Written request — In the data that follows, find the line containing "Which reference object, (260,161)"; then quote that line and every line after it, exactly, through the last one.
Start Data shown
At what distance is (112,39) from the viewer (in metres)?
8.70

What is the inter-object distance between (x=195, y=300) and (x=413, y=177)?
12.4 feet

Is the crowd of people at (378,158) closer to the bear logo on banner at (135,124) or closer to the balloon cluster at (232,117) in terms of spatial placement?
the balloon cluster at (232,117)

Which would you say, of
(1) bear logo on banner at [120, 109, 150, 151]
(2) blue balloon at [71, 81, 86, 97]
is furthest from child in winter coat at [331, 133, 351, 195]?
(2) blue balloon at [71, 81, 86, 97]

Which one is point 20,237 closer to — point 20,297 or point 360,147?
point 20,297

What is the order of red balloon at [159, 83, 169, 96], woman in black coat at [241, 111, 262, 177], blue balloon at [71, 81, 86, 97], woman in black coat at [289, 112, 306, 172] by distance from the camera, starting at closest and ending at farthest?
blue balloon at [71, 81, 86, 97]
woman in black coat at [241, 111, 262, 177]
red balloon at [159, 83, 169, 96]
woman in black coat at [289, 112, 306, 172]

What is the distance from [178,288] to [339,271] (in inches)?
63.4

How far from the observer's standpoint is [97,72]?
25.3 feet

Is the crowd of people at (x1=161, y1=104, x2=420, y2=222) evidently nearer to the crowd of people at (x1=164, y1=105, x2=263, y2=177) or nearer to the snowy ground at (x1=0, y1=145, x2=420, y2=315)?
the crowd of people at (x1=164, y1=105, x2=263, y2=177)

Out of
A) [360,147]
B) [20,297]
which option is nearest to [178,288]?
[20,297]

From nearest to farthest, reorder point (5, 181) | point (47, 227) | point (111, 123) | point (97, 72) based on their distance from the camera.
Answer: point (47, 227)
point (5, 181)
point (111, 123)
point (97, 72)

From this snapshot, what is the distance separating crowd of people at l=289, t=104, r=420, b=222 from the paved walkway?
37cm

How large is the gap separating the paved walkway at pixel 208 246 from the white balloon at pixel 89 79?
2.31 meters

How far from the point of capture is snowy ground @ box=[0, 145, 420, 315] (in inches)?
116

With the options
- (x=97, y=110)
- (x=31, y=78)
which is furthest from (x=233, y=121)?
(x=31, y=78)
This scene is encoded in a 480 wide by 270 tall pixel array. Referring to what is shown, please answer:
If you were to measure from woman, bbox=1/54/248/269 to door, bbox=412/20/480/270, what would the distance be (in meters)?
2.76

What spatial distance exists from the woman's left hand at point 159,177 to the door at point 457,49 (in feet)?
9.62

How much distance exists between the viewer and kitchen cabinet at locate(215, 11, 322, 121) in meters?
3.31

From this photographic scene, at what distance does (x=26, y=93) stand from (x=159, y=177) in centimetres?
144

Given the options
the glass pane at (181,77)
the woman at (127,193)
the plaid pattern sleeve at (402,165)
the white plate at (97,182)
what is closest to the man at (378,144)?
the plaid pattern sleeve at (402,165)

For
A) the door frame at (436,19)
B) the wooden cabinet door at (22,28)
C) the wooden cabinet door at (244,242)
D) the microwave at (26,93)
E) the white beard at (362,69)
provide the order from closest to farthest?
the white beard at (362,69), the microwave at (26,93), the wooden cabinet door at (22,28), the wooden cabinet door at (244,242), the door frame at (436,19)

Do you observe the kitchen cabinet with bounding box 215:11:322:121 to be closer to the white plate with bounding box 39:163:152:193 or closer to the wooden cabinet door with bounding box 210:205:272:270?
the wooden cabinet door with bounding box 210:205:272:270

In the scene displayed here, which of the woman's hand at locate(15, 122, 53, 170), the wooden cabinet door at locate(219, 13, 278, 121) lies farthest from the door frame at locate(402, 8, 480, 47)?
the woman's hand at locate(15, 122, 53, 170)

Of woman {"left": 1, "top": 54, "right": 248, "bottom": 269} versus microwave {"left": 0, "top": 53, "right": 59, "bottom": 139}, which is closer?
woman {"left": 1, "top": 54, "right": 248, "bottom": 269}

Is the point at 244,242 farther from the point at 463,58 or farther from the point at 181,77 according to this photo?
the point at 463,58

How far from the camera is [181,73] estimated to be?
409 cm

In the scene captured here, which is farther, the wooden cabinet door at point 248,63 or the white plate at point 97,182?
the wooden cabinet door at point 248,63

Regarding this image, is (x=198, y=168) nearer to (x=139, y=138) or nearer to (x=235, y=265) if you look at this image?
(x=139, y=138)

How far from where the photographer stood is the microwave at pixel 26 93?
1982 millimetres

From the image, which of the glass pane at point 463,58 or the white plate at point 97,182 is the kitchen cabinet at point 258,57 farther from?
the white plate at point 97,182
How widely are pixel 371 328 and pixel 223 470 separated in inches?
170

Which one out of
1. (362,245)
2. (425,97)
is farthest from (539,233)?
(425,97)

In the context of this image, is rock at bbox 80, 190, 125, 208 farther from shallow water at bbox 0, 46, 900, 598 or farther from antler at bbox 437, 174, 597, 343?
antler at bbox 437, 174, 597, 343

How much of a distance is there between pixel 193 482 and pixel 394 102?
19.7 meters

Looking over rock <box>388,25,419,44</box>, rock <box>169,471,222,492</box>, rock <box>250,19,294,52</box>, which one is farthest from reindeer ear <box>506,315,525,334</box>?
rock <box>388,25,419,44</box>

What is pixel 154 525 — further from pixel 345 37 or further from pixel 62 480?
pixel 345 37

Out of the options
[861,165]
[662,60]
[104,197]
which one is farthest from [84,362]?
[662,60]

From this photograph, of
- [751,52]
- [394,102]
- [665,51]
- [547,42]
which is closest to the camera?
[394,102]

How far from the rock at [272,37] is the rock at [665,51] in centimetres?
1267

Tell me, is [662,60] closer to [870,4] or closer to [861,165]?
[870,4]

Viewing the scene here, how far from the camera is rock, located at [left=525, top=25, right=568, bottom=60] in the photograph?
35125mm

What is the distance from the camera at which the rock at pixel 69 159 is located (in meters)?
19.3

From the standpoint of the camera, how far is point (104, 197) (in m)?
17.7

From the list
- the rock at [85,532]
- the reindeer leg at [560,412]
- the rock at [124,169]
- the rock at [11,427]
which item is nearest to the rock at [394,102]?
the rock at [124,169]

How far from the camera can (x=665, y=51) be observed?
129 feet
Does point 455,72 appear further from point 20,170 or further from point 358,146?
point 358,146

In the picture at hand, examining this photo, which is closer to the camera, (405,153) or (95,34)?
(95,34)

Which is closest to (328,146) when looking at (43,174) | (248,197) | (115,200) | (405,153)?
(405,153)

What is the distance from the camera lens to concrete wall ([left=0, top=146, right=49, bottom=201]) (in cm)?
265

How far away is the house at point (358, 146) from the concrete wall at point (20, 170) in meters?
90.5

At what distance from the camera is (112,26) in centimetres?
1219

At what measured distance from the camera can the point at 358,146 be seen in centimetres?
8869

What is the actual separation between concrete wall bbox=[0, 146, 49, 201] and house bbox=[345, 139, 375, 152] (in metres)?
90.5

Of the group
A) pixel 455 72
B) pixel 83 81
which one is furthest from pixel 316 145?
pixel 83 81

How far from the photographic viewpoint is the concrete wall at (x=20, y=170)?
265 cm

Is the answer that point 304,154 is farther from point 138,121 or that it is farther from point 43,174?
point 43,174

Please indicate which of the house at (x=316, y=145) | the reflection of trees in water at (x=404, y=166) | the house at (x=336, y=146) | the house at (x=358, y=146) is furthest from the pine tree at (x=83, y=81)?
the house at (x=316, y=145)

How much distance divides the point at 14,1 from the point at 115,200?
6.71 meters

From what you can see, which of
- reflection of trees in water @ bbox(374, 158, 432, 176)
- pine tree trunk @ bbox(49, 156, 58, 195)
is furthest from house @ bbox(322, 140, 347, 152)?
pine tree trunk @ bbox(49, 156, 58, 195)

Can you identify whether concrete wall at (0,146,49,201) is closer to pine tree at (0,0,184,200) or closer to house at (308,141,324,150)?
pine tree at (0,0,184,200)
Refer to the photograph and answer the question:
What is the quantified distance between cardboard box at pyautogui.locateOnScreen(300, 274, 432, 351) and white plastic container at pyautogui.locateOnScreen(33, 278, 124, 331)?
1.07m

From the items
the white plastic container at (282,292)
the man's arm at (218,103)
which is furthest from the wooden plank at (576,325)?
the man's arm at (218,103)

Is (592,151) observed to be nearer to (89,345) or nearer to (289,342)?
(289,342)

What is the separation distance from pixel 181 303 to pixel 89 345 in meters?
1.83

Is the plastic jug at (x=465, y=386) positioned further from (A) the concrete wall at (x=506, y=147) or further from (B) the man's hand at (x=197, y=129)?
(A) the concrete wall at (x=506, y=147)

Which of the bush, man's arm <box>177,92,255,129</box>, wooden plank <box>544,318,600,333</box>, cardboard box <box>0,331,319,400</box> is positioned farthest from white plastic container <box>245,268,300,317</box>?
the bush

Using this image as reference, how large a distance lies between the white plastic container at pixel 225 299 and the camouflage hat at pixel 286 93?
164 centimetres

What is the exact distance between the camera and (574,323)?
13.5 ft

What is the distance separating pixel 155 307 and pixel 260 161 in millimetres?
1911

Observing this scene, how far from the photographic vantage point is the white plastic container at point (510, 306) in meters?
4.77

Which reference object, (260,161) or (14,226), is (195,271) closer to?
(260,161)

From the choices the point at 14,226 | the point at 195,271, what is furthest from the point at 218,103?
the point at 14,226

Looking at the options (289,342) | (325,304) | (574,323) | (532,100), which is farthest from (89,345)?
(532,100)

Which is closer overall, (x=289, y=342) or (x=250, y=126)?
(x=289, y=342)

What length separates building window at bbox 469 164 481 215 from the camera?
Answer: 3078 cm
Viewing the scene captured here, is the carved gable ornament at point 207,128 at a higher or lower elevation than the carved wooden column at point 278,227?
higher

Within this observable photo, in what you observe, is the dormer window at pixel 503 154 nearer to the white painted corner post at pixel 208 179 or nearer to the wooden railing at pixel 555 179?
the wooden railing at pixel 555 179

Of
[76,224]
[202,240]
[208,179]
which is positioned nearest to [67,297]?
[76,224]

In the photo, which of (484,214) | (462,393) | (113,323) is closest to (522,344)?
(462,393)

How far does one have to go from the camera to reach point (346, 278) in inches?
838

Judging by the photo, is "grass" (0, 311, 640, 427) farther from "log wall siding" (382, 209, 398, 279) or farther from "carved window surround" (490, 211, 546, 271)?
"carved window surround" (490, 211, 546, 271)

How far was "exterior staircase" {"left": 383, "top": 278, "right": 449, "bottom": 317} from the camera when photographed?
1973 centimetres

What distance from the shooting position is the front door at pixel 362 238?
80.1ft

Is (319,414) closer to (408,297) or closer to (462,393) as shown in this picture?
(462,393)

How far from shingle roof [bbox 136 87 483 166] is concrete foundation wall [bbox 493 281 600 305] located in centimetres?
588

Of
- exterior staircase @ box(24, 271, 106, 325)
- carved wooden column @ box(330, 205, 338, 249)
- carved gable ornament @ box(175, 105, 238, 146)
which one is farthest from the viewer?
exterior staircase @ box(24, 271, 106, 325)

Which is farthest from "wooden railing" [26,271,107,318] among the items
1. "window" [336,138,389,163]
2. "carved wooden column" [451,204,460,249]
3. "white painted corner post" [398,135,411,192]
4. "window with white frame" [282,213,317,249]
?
End Data shown
Completed task —
Which reference object, (260,161) or (14,226), is (195,271) closer to?
(260,161)

From the choices the point at 14,226 | the point at 195,271, what is furthest from the point at 218,103?
the point at 14,226

Looking at the options (289,342) | (325,304) | (574,323) | (532,100), which is farthest from (89,345)?
(532,100)

Which is closer overall, (x=289, y=342) or (x=250, y=126)?
(x=289, y=342)

What length separates building window at bbox 469 164 481 215 from the camera?
Answer: 3078 cm
Viewing the scene captured here, is the carved gable ornament at point 207,128 at a higher or lower elevation than the carved wooden column at point 278,227?
higher

Within this observable photo, in what you observe, is the dormer window at pixel 503 154 nearer to the white painted corner post at pixel 208 179 or nearer to the wooden railing at pixel 555 179?
the wooden railing at pixel 555 179

Of
[76,224]
[202,240]
[208,179]
which is positioned nearest to [67,297]?
[76,224]

In the photo, which of (484,214) | (462,393) | (113,323) is closest to (522,344)?
(462,393)

How far does one have to go from the camera to reach point (346, 278) in inches?
838

Judging by the photo, is "grass" (0, 311, 640, 427) farther from "log wall siding" (382, 209, 398, 279) or farther from "carved window surround" (490, 211, 546, 271)?
"carved window surround" (490, 211, 546, 271)

How far was "exterior staircase" {"left": 383, "top": 278, "right": 449, "bottom": 317} from the camera when photographed?
1973 centimetres

What distance from the shooting position is the front door at pixel 362 238?
80.1ft

Is (319,414) closer to (408,297) or closer to (462,393) as shown in this picture?
(462,393)

How far from shingle roof [bbox 136 87 483 166] is concrete foundation wall [bbox 493 281 600 305] located in centimetres?
588

Of
- exterior staircase @ box(24, 271, 106, 325)
- carved wooden column @ box(330, 205, 338, 249)
- carved gable ornament @ box(175, 105, 238, 146)
which one is farthest from the viewer?
exterior staircase @ box(24, 271, 106, 325)

Which is farthest from "wooden railing" [26,271,107,318] among the items
1. "window" [336,138,389,163]
2. "carved wooden column" [451,204,460,249]
3. "white painted corner post" [398,135,411,192]
4. "window with white frame" [282,213,317,249]
?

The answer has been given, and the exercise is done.